Taking Care of Our Pets
Dogs and Humans
Anthropologists believe that dogs were most likely the first animals early man domesticated for no apparent benefit such as a source of food or herding. Since the time of evolution humans and dogs have shared a common environment. Cognitive studies seem to show, with no surprise to us dog lovers, that canines are more human like than any other species, even more so than our nonhuman primates. Dogs are everywhere people are, throughout time and place. Dogs are by our sides as our personal companions, in work settings, and an astonishing range of role in society throughout history. DNA evidence shows dogs and wolves share common genes going back 135,000 years ago. From that point on, dogs began to change genealogically, more towards the modern dog of today. The earliest dog burials that have been found go back 14,000 years ago, in Bonn-Oberkassel Germany, leading anthropologist that this dog was the domesticated pet of Cro-Magnon Man from the late Paleolithic age.
Man has had a tremendous influence on the type of breeds that exist today. It was not natural selection that created the hundreds of breeds of dogs we have today. It was artificial selection, traits that were intentionally selected based on desirable physical and behavioral characteristics that were desired by people for specific purposes. This leads scientists to believe that dogs bred for this reason led to other changes in their social behavior. This would lead to a natural propensity for dogs and humans to converge evolutionary wise, causing both man and dogs to be shaped by similar environmental pressures they both shared.
Genes and environment play a big role in shaping a dog’s behavior over time. Dogs, by nature are dependent, and being in a human household, will become dependent on the humans who are taking care of them. A dog’s reinforced behavior throughout its lifetime is controlled directly and indirectly by human beings. The stimuli dogs get from humans will naturally influence their behavior.

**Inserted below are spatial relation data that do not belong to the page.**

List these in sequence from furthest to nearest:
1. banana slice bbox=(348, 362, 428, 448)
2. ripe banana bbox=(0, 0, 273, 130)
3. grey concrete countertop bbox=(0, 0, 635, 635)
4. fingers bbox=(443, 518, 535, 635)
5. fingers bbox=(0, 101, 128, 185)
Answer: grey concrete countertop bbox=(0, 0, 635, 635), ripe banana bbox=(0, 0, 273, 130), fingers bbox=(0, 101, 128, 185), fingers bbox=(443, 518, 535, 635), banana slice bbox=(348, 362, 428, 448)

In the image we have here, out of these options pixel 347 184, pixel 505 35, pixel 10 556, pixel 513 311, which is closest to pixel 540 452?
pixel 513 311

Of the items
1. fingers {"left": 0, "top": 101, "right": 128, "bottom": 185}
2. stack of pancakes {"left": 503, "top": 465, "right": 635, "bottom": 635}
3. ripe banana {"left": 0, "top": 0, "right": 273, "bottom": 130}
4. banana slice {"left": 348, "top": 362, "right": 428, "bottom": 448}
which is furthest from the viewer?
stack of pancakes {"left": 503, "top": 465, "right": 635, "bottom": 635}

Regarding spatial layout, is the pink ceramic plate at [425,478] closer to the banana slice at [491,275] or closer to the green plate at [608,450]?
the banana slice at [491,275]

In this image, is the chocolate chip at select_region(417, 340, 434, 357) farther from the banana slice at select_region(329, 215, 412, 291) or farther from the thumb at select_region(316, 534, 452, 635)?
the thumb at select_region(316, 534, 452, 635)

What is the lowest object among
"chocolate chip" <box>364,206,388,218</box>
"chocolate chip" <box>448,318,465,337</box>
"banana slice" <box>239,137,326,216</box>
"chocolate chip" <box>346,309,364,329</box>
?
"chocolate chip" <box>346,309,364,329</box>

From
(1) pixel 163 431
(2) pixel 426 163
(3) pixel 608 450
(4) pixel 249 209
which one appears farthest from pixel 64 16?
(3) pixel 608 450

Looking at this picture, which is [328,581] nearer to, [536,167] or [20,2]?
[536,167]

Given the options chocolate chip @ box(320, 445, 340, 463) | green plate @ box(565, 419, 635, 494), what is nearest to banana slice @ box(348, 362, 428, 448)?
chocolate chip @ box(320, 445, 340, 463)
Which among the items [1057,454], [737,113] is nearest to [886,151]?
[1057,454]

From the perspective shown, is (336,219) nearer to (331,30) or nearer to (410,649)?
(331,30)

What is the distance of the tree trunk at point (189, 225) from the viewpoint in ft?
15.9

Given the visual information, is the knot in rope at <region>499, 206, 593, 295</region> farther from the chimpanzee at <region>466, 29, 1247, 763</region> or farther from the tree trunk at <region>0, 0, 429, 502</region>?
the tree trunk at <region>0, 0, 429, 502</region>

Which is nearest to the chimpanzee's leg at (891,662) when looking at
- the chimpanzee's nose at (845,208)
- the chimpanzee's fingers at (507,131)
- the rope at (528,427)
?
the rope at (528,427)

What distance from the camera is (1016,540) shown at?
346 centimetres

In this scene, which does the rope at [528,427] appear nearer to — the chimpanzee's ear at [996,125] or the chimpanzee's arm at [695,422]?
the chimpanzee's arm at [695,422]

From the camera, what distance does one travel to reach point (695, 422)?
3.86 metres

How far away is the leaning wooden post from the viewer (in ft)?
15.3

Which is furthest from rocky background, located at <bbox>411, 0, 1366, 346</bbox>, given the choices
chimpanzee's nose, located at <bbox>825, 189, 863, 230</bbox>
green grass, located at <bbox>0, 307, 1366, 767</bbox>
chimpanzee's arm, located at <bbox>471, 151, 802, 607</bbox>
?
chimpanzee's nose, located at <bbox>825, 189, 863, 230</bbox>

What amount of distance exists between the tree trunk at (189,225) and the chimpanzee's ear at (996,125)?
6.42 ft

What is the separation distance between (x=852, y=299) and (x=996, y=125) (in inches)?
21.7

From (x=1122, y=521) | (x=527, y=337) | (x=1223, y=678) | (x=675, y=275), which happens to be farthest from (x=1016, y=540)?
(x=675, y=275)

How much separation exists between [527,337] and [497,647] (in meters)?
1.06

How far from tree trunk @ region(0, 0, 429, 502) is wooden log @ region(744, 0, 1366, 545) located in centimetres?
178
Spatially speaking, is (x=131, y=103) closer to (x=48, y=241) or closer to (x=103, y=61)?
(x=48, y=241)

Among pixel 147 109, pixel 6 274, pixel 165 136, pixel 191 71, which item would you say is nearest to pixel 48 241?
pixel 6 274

Charles Darwin wrote about dog behavior, their intelligence, emotions and believed dogs were capable of love, shame, rage, fear, and that they could dream, imitate, and reason. As dogs became domesticated, they feared humans less. Darwin also believed that dogs had different barks with various meanings.
The Love of Pets
The Benefits of Pet Ownership
Dogs shower unconditional love and acceptance on their human pack members, making them a cherished part of the family.
Interaction between two different species is known as symbiosis, where there are benefits for all the organisms.
- mutualism - both species benefits
- commensalism - one species benefits, one has no bad or good effects from the relationship
- parasitism - one species benefits at the expense of the other.
People who share their home with pets benefit from mutualism. Our relationship with our pets goes beyond symbiosis, because we form emotional bonds with these animals we care for and about, and our pets form emotional bonds with us.
Dogs also have great benefits for our self esteem, our fitness, our happiness, our socialness, and our overall well being. Many studies have shown that depression has been alleviated in dog owners. Children who grow up around pets tend to be more empathetic towards other people and have less preoccupation with themselves compared to those who don’t have pets.